Electrochemical quartz crystal microbalance studies of electroactive polymer films in gravimetric and viscoelastic regimes

Under rigid film conditions the Electrochemical Quartz Crystal Microbalance (EQCM) acts as a gravimetric probe for mass changes occurring during electroactive film redox switching. The sensitivity of the technique allows one to monitor redox driven population changes of both ion and solvent between an electroactive film and its bathing solution. The interpretation of EQCM data to date has mainly been of a qualitative nature. The approach taken here is a quantitative one and attempts to provide kinetic information (rate constants) for specific electro(chemical) steps.;The model to be considered is an electroactive redox polymer under permselective conditions. A new 3D vector (U) representation is developed to describe the redox and compositional state of a system in terms of injected electronic charge (Q), potential (E) and a mobile species population parameter (E), which can be calculated from film mass changes (AM). Poly(vinylferrocene) is then used as a model system to validate the methodology. The kinetics of redox switching of poly(vinylferrocene) are analysed using cyclic voltammetry and quantitative data is extracted from the relative fluxes of water and counter ion during the redox cycle.
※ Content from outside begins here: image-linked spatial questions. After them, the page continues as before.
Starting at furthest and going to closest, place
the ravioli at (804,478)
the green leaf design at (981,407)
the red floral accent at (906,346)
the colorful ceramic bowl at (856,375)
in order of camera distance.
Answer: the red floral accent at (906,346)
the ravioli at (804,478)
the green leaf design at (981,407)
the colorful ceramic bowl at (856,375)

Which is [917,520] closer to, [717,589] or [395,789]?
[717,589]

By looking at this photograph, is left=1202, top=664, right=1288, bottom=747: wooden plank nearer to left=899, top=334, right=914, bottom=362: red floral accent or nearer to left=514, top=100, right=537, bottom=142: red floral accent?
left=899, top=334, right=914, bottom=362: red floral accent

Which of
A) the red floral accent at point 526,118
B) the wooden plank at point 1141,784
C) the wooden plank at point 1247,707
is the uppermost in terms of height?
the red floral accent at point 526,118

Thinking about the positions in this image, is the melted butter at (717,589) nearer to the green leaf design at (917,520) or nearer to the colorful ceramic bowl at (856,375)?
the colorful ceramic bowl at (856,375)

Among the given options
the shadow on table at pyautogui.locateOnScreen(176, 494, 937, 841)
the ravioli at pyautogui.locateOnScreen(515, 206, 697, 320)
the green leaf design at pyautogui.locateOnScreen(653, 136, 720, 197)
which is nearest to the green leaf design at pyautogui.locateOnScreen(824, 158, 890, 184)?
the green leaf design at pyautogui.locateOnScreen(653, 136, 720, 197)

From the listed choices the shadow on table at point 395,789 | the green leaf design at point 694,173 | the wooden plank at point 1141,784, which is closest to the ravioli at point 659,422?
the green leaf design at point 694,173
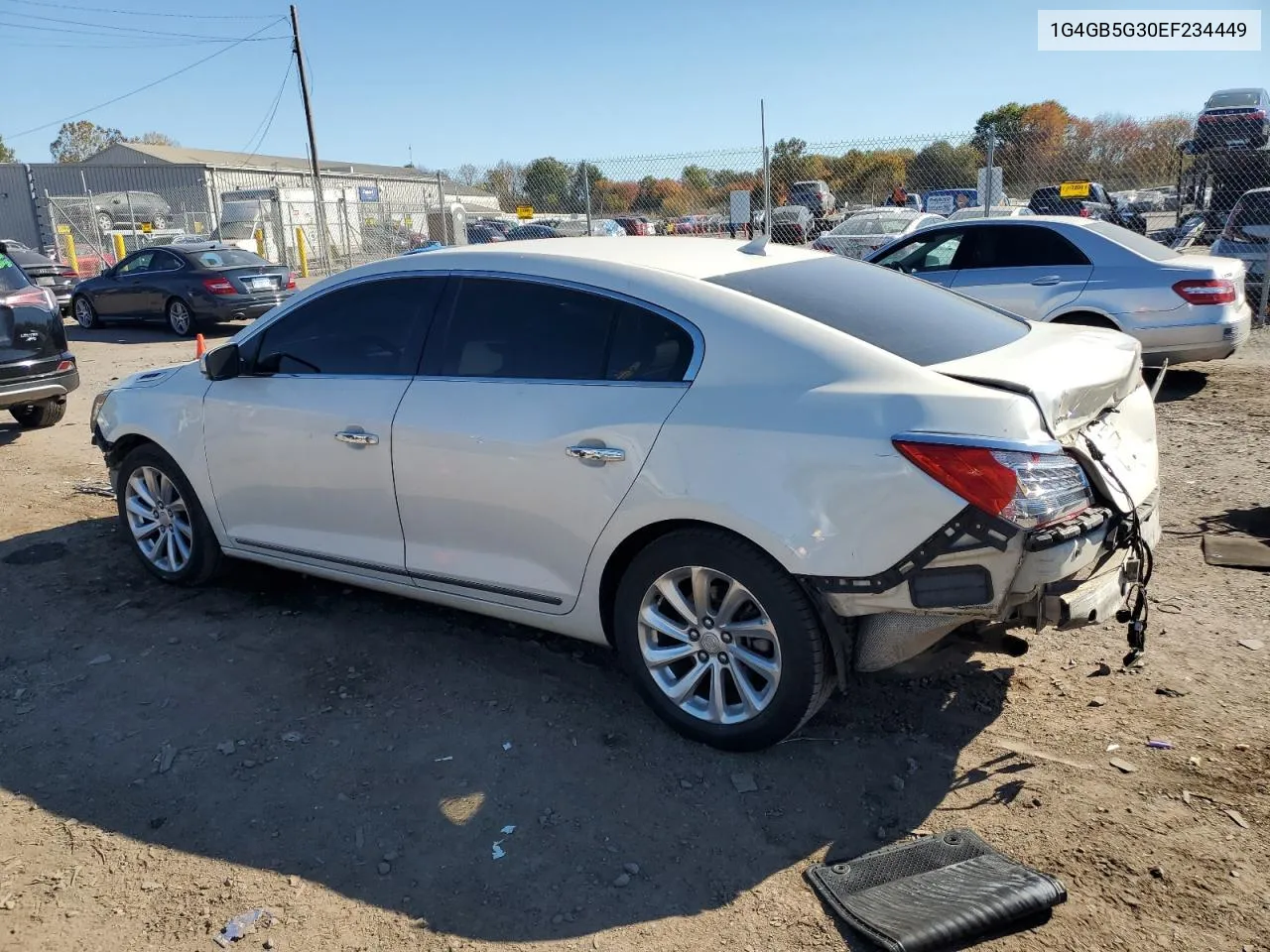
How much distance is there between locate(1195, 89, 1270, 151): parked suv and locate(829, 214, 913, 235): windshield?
577 cm

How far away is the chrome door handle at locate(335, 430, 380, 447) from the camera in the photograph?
4.05 meters

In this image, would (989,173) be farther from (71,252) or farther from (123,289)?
(71,252)

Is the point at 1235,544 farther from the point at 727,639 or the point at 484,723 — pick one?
the point at 484,723

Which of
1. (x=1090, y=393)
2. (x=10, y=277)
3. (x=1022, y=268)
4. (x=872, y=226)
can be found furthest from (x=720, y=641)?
(x=872, y=226)

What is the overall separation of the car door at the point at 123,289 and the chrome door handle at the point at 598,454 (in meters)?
15.3

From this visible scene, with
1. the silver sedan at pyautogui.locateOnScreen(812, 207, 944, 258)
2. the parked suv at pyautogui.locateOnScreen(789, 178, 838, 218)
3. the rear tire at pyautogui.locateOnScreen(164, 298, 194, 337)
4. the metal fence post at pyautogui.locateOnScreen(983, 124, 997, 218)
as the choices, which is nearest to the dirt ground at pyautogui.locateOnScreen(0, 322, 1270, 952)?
the metal fence post at pyautogui.locateOnScreen(983, 124, 997, 218)

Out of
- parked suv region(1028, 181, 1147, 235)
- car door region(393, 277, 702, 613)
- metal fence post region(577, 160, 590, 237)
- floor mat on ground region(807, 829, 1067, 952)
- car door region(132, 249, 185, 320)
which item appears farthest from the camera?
car door region(132, 249, 185, 320)

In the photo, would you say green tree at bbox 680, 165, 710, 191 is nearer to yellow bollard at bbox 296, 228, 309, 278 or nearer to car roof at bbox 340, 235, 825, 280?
car roof at bbox 340, 235, 825, 280

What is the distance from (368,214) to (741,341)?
3568cm

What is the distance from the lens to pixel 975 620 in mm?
3172

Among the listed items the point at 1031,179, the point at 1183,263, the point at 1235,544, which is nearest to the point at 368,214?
the point at 1031,179

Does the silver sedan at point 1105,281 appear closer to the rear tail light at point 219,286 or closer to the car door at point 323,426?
the car door at point 323,426

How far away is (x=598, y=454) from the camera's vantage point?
344 cm

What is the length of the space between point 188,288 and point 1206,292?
14.0 meters
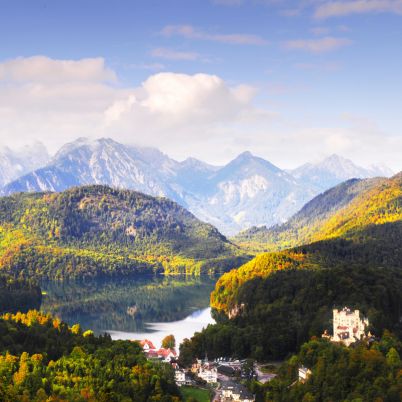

Solvent populations are extracted from the data and a new theoretical model shows solvent activity parameter effects (polymer/solvent interactions) are evident during redox switching.;Crystal impedance spectra provide a diagnostic for rigid vs. viscoelastic film behaviour. The evolution from gravimetric to viscoelastic responses of poly(3-methylthiophene)-loaded thickness shear mode resonators was investigated. The relationship between ion and solvent populations (composition) and shear moduli (dynamics) was explored. Extraction of viscoelastic film characteristics, i.e. shear modulus, film thickness and film density is achieved by equivalent circuit modelling. The problem of the uniqueness of fit is tackled by a new approach in which impedance and coulometric data from the acoustically thin regime define a solvent swelling factor. Extrapolation into the acoustically thick regime using the solvent swelling factor defines the film thickness and film density. The method is validated using crystal impedance data for poly(3-methylthiophene) films exposed to propylene carbonate.